Is very rarely "They don't care." Or "They are lazy".

The answer is almost always "They are facing much greater obstacles than I was."

Just taking details from you post: You can afford medicine. You have a reliable way of getting your prescription filled every month. You have access to a doctor. You either have a job that you could still do with tremors and headache four 4 months, or you had external financial support. You have access to and can afford healthy foods. Not everyone has all those things.

This doesn't take away from your accomplishments! You did a very hard thing and are much better off for it! I'm proud of you! But you are making a huge assumption that other people "Don't care." I assure you that a lot of people are genuinely trying their best and still fail.

I cant afford medicine, but state insurance is really good where i live. I actually live in appalling poverty.

I see your point, but the group of people i refer to are the types to just equivocate and say "well everything kills you these days" and its depressingly nihilistic.

I’ll be honest here, I don’t get why you don’t get people’s aversion to doing things that suck in the name of health. Most of the time, things that benefit you psychologically, harm you physically, and vice versa. A prime example of this is salt. Generous amounts of salt is a strict requirement for 99% of foods to taste good, without it, food generally doesn’t taste like anything. And yet, salt is commonly derided by doctors as bad for health. Life, as it is now, under capitalism is subpar at best, to outright miserable at worst. Nobody is happy. As such everyone tends towards salt, alcohol and cigarettes, coffee, candy, and whatever else makes them happy in the moment with no regard for the future because what future even is there? They won’t have the energy or impetus stop until a health emergency lights a fire under their ass, as happened with you and sugar, or a family member of mine and salt. You said yourself that you experienced so much discomfort you could not move for months on end. Would anything short of the threat of impending death make you willing to put up with such a horrific experience? People don’t want life, at least not this one, but their instincts stop them from dying when the time comes, but only when they can feel real urgency. Otherwise health problems are simply too far off and too abstract to care about.

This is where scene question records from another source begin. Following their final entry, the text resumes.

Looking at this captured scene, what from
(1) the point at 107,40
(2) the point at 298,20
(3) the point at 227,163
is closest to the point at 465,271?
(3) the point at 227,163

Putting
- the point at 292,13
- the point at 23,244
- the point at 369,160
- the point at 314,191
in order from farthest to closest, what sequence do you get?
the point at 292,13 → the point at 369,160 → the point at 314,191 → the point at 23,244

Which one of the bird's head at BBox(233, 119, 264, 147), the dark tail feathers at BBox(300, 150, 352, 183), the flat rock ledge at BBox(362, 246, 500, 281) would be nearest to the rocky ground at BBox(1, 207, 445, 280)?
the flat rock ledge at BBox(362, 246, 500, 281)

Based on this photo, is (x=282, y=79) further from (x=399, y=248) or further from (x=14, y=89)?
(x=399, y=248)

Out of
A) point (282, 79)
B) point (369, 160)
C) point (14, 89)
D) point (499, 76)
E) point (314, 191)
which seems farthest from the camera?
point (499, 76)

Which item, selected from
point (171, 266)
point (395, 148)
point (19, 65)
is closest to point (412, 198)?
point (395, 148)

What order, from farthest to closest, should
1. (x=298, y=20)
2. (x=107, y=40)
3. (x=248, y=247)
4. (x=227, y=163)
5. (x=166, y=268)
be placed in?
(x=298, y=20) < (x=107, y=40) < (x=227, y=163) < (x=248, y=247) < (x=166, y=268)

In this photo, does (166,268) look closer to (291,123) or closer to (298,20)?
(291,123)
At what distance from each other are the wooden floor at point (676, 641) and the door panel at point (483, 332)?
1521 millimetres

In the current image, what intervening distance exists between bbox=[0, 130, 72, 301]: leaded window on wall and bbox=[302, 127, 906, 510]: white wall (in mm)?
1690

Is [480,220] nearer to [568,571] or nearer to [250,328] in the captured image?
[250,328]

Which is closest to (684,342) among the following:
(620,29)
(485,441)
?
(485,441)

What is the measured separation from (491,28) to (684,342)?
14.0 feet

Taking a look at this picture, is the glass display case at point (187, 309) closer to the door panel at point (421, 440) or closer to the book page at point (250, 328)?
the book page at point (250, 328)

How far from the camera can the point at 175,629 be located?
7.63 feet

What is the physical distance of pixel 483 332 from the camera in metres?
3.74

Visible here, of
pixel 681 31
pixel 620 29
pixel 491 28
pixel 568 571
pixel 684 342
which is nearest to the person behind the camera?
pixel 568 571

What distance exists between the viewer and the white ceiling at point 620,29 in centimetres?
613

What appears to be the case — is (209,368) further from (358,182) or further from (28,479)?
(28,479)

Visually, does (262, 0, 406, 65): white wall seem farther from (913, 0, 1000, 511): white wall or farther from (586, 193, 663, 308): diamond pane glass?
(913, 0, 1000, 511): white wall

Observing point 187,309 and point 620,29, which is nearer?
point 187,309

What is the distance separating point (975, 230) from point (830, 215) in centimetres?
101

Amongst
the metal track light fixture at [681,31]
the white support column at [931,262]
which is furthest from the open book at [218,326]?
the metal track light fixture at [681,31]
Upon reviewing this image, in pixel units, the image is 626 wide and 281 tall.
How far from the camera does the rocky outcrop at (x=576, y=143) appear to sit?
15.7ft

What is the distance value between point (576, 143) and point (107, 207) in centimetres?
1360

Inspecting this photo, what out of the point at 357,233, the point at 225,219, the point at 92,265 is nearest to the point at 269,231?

In short, a lot of this boils down to “are you going to be alive? Or are you going to live?”

Congratulations on bringing yourself into order though, that’s quite the achievement!

I guess i dont get it because i just.. Dont think like people do. It just seemed so clear... Its not even really about dying, its about the effects leading up to that death. Because you dont just die from these complications, you suffer horrifically, and i just... Dont want that. Idk... Im probably on a weird wavelength mentally.

But also they dont have to suck, i found tasty substitutes for just about everything, used holy basil, kept up with my meds, thats all i needed to do. I made concessions where i had to, and balanced them in other places. My diet is super tasty and also healthy, it just took a tiny bit of research and effort.